* [THE TASKS]
(A) Answer the following questions about the code notebook below:
(i) What value is given for sleepsec when the Pushpull object is created?
(ii) Which subreddit is named in the get_submissions call?
(iii) Which two authors appear in the exclude_author list?
(B) Write out the portion of the code notebook below starting with "## scraping part" and going on through "Pushpull(sleepsec=3, threads=4, cwd=cwd)".
-- Start READING PASSAGE --
## scraping part

In [None]:
import json
from datetime import datetime
from BAScraper import Pushpull
from os import path

cwd = '../results'
data_path = path.join(cwd, 'data.json')

pp = Pushpull(sleepsec=3, threads=4, cwd=cwd)

data = pp.get_submissions(after=datetime(2024, 1, 1), before=datetime(2024, 1, 2),
                          subreddit='bluearchive', get_comments=True, duplicate_action='keep_original')

with open(data_path, "w", encoding='utf-8') as outfile:
    json.dump(data, outfile, indent=4)

# EDA

In [None]:
import pandas
from collections import Counter
from os import path
import json
from datetime import datetime

cwd = '../results'
data_path = path.join(cwd, 'data.json')
student_path = path.join(cwd, 'students.txt')

exclude_author = ['AutoModerator', 'BlueArchive-ModTeam']

with open(data_path, "r", encoding='utf-8') as outfile:
    data = json.load(outfile)
-- End READING PASSAGE --
-- Start DATA SECTION --
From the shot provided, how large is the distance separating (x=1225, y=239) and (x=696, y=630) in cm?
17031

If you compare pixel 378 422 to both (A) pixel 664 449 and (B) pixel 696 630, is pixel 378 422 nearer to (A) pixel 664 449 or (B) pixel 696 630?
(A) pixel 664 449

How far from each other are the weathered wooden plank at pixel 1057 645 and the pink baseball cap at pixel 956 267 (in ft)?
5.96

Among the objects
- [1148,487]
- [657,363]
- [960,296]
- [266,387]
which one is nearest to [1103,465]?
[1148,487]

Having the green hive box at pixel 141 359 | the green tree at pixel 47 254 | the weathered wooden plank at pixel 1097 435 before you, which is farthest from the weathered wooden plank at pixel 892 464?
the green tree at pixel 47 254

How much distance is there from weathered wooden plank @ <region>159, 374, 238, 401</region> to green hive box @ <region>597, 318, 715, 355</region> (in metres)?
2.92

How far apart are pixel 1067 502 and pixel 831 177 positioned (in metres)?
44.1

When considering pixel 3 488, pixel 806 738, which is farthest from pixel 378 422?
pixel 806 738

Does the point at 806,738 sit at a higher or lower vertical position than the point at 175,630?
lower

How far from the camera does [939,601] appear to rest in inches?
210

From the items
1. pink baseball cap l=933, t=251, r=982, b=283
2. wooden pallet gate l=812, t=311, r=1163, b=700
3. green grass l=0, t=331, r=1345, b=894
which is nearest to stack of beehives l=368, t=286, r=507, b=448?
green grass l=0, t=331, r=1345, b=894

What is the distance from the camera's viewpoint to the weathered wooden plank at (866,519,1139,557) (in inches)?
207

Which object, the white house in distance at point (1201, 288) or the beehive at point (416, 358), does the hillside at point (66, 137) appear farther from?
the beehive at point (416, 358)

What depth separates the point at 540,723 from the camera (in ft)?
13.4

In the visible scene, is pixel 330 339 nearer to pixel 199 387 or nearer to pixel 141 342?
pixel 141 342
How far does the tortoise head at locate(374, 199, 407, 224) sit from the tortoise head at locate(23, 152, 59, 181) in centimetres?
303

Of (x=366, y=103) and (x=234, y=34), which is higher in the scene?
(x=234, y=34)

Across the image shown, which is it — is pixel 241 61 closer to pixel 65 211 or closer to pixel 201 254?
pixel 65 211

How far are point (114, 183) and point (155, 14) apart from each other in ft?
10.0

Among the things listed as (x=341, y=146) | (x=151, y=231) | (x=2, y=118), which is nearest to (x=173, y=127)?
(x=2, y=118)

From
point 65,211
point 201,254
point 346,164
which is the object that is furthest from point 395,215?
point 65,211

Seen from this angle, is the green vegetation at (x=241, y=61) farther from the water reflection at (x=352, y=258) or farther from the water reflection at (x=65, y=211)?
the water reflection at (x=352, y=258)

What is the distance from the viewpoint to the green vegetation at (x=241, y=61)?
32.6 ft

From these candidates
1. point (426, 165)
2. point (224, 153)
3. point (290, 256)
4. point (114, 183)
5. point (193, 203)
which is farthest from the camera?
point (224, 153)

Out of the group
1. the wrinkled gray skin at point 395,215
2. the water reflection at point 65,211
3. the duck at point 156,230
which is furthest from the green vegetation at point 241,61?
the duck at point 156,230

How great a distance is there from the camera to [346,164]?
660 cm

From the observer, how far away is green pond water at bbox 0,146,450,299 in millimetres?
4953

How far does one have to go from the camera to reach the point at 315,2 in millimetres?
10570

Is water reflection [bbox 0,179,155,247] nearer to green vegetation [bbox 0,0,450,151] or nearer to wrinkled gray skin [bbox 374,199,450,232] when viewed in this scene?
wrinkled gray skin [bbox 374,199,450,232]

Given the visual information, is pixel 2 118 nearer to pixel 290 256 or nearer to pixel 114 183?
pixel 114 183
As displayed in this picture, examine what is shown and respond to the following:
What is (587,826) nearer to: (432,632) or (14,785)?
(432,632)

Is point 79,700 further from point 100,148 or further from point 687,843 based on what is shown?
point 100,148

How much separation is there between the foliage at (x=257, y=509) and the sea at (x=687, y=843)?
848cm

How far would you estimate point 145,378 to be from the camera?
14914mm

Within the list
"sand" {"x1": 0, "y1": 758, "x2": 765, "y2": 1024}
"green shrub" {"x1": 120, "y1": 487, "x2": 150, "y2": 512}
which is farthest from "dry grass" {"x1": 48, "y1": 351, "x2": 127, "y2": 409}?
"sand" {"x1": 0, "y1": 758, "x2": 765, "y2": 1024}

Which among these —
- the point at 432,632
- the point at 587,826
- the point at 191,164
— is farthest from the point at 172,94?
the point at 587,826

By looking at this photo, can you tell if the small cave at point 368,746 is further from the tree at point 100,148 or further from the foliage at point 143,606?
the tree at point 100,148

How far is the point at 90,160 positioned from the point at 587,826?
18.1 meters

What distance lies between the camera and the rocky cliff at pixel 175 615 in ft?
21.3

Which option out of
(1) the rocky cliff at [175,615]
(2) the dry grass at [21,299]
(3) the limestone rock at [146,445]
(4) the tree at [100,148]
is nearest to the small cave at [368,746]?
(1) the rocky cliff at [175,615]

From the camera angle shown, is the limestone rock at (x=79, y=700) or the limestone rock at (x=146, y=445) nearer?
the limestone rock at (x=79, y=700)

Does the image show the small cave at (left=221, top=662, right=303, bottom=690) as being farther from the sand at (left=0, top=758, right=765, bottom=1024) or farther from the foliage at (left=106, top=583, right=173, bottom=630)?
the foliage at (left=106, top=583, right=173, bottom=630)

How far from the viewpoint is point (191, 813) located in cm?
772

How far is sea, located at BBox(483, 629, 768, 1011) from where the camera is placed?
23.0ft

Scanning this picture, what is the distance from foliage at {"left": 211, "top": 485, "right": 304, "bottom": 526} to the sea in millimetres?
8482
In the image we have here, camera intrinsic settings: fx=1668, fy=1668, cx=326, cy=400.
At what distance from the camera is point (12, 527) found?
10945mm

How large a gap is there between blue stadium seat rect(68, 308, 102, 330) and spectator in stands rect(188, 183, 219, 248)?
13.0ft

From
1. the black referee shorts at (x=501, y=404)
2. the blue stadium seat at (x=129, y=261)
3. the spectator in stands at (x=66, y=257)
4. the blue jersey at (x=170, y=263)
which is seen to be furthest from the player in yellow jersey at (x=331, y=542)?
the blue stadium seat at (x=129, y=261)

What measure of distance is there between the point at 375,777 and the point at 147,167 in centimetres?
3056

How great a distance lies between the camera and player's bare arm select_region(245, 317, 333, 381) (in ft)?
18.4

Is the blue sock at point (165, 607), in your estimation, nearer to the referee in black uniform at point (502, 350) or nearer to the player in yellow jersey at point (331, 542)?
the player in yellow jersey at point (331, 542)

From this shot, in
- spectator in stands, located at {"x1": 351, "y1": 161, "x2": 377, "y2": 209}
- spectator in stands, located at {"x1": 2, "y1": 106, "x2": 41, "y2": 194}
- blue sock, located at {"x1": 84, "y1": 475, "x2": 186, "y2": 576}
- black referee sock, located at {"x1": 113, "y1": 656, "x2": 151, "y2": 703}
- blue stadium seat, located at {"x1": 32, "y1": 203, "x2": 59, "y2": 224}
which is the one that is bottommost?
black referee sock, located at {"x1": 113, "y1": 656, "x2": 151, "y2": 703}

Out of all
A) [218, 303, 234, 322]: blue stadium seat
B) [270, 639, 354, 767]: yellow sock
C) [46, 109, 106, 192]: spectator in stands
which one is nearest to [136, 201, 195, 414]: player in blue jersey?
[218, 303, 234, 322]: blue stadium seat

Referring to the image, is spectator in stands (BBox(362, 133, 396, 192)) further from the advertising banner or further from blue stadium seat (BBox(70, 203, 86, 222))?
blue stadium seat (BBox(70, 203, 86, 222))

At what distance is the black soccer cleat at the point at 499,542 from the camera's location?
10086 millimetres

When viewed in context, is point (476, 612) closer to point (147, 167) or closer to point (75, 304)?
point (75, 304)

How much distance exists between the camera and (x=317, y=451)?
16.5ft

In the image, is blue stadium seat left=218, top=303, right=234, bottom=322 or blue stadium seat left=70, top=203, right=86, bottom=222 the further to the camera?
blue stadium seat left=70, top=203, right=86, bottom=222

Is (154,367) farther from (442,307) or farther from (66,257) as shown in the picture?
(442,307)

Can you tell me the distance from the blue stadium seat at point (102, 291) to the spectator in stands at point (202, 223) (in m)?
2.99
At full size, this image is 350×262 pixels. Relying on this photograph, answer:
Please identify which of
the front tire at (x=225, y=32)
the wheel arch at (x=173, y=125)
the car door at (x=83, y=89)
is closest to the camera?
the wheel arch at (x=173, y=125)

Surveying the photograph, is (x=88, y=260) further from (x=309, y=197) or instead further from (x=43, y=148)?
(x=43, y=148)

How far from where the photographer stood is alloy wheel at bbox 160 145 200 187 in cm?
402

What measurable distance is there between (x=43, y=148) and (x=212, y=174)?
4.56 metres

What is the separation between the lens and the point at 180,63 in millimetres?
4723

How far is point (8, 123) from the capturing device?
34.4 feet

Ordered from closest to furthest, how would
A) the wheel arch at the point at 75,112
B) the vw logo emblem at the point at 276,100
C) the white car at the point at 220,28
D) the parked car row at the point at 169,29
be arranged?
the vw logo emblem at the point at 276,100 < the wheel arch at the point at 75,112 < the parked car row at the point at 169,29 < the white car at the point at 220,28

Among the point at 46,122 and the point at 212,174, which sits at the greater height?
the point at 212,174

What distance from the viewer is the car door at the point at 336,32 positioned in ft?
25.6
-- End DATA SECTION --
* [TASK-BY-TASK RESULTS]
(A)
(i) 3
(ii) bluearchive
(iii) AutoModerator and BlueArchive-ModTeam

(B)
## scraping part

In [None]:
import json
from datetime import datetime
from BAScraper import Pushpull
from os import path

cwd = '../results'
data_path = path.join(cwd, 'data.json')

pp = Pushpull(sleepsec=3, threads=4, cwd=cwd)